Task instructions:
a: How many medium frames of honey does the beekeeping forum thread call more than adequate for overwintering the remaining colony?
b: Continue the beekeeping forum thread from where it stops.

Text section:
[start]

4. once the first mediums get full of bees i would try putting the empty deeps underneath and allow the bees to fill them with comb working their way down.

you might also consider using your deeps for making a swarm trap or two, using a single frame of drawn brood comb for 'bait'.

i'll be focusing a lot more on nuc production in 2018 and if what i have in mind works i should have some medium nucs as well as deep ones. watch my thread and send me a pm when we get to that point in the season if you are still interested.


----------



## R_V (Aug 20, 2016)

squarepeg said:


> understood. (and sorry for so many questions)
> 
> 12-16 medium frames of honey for the remaining colony is more than adequate for overwintering as well as providing for a robust build up. any more than that pretty much gets in the way and makes swarm prevention more difficult. next year's nucs will have next year's nectar and won't really need that honey.
> 
> ...


sounds like a plan.
should gently hose out the uncapped nectar (possibly syrup) in the deadout frames?


----------



## squarepeg (Jul 9, 2010)

the uncapped ones (even syrup) will be perfect for checkerboarding, and the mostly capped ones (especially real honey) most suitable for harvesting. 

i'm not sure about hosing any out, i would probably set them outside and allow them to get robbed out instead.


----------



## R_V (Aug 20, 2016)

squarepeg said:


> the uncapped ones (even syrup) will be perfect for checkerboarding, and the mostly capped ones (especially real honey) most suitable for harvesting.
> 
> i'm not sure about hosing any out, i would probably set them outside and allow them to get robbed out instead.


sounds good. just bought this 2 frame manual extractor for $49 from Kelly on a year end sale.


----------



## squarepeg (Jul 9, 2010)

perfect. that should let you spin slow and easy with your foundationless frames.

to start with and for just a few frames the cappings scratcher at the bottom of that page would be adequate. it's the one i have. it's made well and it works good. 

for more than a few frames an uncapping knife with variable heat control is pretty much a must have. 

i forgot to ask, are you using 9 or 10 frames in your 10 frame boxes? with 10 the knife leaves a lot that you have to scratch off anyway, with 9 the honey frames are fatter and the knife gets most of it.


----------



## R_V (Aug 20, 2016)

squarepeg said:


> perfect. that should let you spin slow and easy with your foundationless frames.

[end]

Excerpted records:
[start]

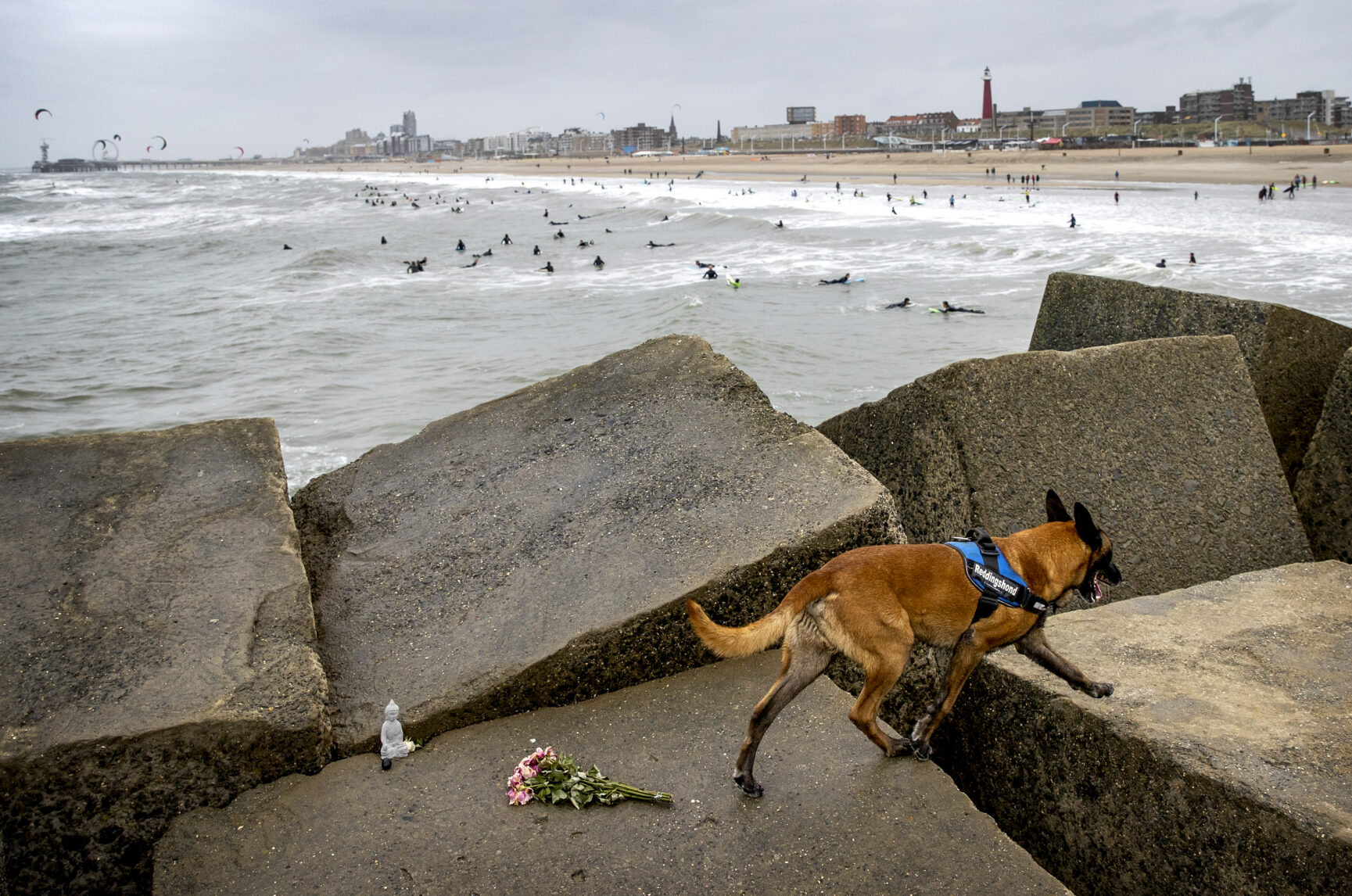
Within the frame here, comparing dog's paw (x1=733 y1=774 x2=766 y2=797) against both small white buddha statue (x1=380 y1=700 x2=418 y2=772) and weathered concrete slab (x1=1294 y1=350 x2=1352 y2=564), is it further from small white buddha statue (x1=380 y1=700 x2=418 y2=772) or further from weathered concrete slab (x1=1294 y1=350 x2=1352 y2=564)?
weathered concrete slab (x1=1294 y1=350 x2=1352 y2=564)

[end]
[start]

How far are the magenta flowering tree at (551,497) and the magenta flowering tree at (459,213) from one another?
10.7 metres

[end]
[start]

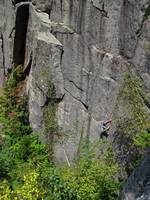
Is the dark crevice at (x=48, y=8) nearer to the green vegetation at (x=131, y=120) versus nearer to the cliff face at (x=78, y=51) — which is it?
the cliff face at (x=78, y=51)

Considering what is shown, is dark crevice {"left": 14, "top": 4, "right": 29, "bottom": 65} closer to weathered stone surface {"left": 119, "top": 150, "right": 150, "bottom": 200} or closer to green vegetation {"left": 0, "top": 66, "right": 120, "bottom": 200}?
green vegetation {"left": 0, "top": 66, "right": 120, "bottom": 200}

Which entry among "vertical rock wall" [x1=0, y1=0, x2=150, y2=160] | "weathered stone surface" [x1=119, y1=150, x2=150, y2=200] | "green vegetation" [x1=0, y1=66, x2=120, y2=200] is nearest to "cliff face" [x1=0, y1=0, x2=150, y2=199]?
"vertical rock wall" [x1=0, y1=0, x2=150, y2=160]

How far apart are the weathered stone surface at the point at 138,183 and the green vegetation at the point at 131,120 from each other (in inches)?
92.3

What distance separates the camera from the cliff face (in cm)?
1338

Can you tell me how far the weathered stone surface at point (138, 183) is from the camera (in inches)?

[end]

Answers given:
a: 12-16 medium frames.

b:
> 
> to start with and for just a few frames the cappings scratcher at the bottom of that page would be adequate. it's the one i have. it's made well and it works good.
> 
> ...


10 .. ever use a heat gun?


----------



## squarepeg (Jul 9, 2010)

i have not tried a heat gun r_v. 

one nice thing about using the scratcher is that it leaves the comb at full depth whereas cutting with a knife takes off some of the depth. walt believed that made a difference with respect to brooding during the early part of the build up but i haven't noticed it myself. 

i do try to checkerboard with empty comb that has brood in it before whenever possible, but a lot of those frames have been uncapped with a knife.


----------



## JRG13 (May 11, 2012)

Dead queen, perhaps a late supercedure due to mite pressure.


----------



## Michael Bush (Aug 2, 2002)

Definitely NOT a drone. Drones have a blunt back end, not tapered like that. A good thing to use to distinguish a queen from a worker is to look for pollen baskets.


----------



## R_V (Aug 20, 2016)

extracted 29lbs of honey. 

I put the wet frames out in the yard and I have bees coming from the north and south to clean them out. The ones from the north are following the same path as the bees that were checking out my swarm trap last spring. Perhaps I'll catch them this spring now that I have some old comb.

Won a NUC at the JeffCo beekeepers meeting  so I'm half way recovered :thumbsup:. 
I should have taken the bee to the meeting with me to get one of the experts to look at it but it hadn't crossed my mind until just now.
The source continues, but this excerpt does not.